:: Work to complete ::
Print the line that contains "From what this" and every line after it through the last line of the records below, exactly as written and nothing else.

[Rows from a dataset]
* begin *

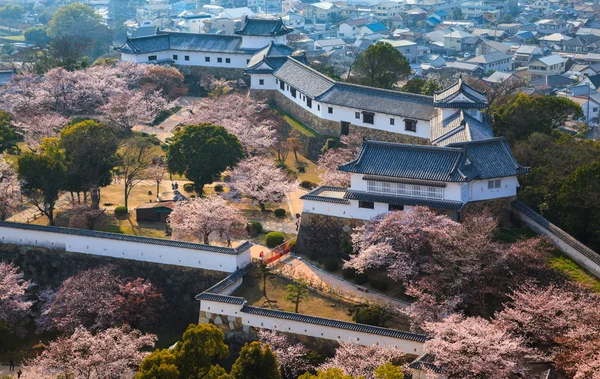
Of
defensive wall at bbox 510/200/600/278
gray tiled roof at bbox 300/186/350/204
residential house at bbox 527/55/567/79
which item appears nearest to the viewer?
defensive wall at bbox 510/200/600/278

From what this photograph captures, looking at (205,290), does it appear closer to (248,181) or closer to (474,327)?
(248,181)

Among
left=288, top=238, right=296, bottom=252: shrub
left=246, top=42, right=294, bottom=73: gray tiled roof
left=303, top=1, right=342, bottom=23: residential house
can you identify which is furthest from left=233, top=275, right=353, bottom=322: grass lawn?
left=303, top=1, right=342, bottom=23: residential house

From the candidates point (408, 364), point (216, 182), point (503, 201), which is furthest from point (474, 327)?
point (216, 182)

* end *

:: Complete output ::
From what this photograph captures, looking at (205,290), does it appear closer to (248,181) or closer to (474,327)?
(248,181)

Among
left=288, top=238, right=296, bottom=252: shrub
left=246, top=42, right=294, bottom=73: gray tiled roof
left=303, top=1, right=342, bottom=23: residential house
can you identify which is furthest from left=233, top=275, right=353, bottom=322: grass lawn?
left=303, top=1, right=342, bottom=23: residential house

From the candidates point (408, 364), point (216, 182), point (503, 201), which is furthest from point (474, 327)?
point (216, 182)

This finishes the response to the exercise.